Ontem, 16 de Fevereiro de 2018, o bispo
emérito de São Félix do Araguaia (Mato Grosso, no centro do Brasil, a sul da
região amazónica) completou 90 anos de vida e uma celebração eucarística assinalou o facto. Uma vida em grande parte dedicada a
fazer daqueles votos de consagração um horizonte de acção evangélica, através
da defesa e da experiência de um cristianismo servo e pobre, dedicado à
protecção dos mais pobres e desfavorecidos. Uma vida que levou a sério a
promessa-convite da sua ordenação episcopal, tendo-se sempre recusado a usar
símbolos que, na sua perspectiva, falavam mais do poder do que do serviço.
Não foi fácil a vida de Pedro
Casaldáliga.
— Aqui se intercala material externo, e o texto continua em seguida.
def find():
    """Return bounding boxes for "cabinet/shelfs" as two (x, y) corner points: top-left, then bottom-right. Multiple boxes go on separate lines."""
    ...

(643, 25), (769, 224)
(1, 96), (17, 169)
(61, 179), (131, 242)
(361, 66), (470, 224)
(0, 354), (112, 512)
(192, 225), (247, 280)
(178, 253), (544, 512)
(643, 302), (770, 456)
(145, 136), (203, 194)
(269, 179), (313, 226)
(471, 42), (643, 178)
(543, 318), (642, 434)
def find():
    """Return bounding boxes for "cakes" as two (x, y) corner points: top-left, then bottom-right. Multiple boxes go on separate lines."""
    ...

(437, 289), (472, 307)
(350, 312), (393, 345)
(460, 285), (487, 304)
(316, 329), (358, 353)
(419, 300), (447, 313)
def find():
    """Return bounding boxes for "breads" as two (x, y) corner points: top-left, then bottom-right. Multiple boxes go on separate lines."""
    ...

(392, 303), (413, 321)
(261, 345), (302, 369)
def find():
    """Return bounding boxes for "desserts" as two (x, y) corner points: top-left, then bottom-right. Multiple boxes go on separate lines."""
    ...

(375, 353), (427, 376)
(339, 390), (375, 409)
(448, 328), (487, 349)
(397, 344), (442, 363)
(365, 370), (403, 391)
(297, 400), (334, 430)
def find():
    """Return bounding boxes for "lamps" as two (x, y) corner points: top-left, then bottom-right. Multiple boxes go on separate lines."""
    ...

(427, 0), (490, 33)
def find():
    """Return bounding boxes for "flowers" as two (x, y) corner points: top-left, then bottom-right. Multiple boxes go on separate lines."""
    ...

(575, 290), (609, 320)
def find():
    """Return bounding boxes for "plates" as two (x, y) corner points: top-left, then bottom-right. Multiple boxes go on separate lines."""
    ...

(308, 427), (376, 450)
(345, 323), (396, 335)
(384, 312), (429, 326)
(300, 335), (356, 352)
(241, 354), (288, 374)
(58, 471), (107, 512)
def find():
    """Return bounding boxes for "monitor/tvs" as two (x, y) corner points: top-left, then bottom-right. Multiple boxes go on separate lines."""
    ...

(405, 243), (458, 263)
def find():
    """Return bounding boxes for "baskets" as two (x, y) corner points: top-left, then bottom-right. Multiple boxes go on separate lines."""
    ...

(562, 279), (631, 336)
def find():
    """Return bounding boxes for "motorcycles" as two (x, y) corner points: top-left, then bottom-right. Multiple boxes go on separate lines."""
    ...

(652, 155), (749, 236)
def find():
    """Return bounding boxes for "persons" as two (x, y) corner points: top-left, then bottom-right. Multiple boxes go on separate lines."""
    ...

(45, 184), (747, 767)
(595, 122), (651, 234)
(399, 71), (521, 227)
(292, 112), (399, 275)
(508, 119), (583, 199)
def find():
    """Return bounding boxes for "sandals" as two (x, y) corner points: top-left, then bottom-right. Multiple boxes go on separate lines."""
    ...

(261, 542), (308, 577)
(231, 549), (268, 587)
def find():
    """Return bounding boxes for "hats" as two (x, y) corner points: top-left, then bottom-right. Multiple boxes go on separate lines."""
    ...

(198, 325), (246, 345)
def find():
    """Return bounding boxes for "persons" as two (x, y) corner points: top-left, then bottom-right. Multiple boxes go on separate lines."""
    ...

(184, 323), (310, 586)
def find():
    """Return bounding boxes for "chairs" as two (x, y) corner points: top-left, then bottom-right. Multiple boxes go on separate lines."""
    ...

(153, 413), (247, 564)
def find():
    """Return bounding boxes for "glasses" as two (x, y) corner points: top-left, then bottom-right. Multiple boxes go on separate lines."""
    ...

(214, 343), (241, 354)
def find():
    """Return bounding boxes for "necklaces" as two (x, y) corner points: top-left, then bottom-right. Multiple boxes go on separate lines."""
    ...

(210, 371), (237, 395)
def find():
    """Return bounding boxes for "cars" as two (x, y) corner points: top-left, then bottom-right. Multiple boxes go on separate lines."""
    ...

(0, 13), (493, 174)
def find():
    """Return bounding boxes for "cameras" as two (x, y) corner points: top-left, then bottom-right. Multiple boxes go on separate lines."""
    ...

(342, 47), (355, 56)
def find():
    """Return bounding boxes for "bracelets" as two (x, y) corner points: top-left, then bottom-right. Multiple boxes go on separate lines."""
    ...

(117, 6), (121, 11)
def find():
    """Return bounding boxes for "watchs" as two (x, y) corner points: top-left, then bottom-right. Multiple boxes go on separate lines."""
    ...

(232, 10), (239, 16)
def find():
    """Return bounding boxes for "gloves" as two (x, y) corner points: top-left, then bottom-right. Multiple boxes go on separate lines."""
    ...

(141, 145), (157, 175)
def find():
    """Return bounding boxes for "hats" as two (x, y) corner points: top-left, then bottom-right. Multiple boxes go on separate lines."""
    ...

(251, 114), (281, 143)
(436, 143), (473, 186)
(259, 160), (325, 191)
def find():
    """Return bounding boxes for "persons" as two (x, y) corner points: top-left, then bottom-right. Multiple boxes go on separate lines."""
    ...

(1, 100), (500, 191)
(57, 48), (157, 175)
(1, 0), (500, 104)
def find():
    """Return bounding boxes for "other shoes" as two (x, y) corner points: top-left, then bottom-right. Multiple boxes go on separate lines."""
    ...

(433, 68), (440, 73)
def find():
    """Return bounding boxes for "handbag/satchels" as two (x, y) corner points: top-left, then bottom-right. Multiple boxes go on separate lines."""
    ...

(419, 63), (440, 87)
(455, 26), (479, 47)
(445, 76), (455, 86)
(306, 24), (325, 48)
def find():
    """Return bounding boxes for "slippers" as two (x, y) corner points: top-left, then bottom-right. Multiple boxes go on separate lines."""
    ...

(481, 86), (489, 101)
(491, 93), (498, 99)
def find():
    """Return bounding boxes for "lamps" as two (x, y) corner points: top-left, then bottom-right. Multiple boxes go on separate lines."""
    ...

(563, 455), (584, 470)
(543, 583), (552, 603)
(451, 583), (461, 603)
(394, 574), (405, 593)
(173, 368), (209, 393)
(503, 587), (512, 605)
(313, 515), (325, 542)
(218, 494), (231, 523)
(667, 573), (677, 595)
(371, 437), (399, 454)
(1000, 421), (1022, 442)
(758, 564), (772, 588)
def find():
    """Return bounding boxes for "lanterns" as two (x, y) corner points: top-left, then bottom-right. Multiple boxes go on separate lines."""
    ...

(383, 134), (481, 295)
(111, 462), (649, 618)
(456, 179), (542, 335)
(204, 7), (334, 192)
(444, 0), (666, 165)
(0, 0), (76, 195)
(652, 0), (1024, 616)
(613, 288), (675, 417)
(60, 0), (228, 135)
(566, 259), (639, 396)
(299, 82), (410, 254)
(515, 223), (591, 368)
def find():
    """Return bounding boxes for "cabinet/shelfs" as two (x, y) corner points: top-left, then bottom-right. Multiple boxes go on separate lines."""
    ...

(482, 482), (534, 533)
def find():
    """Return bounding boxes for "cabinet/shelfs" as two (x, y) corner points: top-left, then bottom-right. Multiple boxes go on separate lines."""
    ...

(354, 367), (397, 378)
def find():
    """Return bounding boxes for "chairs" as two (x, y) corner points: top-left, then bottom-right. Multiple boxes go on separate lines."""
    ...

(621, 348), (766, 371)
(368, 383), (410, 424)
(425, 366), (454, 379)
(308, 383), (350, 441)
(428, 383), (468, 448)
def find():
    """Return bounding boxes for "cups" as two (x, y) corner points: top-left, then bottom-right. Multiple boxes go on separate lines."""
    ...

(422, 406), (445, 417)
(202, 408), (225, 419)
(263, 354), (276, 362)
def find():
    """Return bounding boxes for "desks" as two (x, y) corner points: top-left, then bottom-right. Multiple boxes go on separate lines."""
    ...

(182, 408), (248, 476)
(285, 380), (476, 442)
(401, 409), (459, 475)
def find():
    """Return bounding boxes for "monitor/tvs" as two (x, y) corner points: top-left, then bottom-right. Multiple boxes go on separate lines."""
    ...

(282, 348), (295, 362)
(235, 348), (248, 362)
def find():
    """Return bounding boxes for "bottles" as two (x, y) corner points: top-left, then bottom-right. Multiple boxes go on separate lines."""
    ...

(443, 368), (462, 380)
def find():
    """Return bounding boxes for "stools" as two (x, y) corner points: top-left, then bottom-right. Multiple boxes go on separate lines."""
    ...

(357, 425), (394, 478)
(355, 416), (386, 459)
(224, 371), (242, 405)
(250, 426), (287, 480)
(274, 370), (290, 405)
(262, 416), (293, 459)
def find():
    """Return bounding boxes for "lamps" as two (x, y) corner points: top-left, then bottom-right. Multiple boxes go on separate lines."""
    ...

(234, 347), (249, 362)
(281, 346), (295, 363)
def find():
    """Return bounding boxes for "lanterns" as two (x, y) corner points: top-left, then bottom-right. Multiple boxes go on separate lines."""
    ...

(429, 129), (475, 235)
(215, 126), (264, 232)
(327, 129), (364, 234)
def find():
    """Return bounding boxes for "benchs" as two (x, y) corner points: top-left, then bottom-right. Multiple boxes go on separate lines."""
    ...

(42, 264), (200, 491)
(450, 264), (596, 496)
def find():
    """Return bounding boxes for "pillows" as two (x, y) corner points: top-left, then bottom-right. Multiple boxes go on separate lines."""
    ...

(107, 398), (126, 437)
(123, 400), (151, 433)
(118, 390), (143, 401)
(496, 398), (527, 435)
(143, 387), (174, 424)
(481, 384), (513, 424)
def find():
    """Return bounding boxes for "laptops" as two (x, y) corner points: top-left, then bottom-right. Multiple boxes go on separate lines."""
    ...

Nascido Pere Casaldàliga i Pla, em Balsareny, na província catalã
de Barcelona (Espanha), a 16 de Fevereiro de 1928 e emigrado para o Brasil, em
1968, como missionário da sua congregação, os padres claretianos, viria a
sofrer várias ameaças de morte (numa das ocasiões, teve mesmo de se esconder,
como Fernando Alves evocava na TSF em Dezembro de 2012),
esteve várias vezes para ser
expulso do Brasil durante a ditadura militar, sofreu incompreensões de algumas
estruturas eclesiásticas, teve posições que muitas pessoas não entenderam. Mesmo
assim, persistiu na sua forma de estar.
No Brasil, com o Pacto das Catacumbas
Em 1968, chegado ao Brasil, o
padre Casaldáliga encontrou no Mato Grosso uma região marcada pela imensa
miséria e analfabetismo, pelo poder dos grandes latifundiários e por
assassinatos frequentes dos líderes e das populações indígenas ou rurais.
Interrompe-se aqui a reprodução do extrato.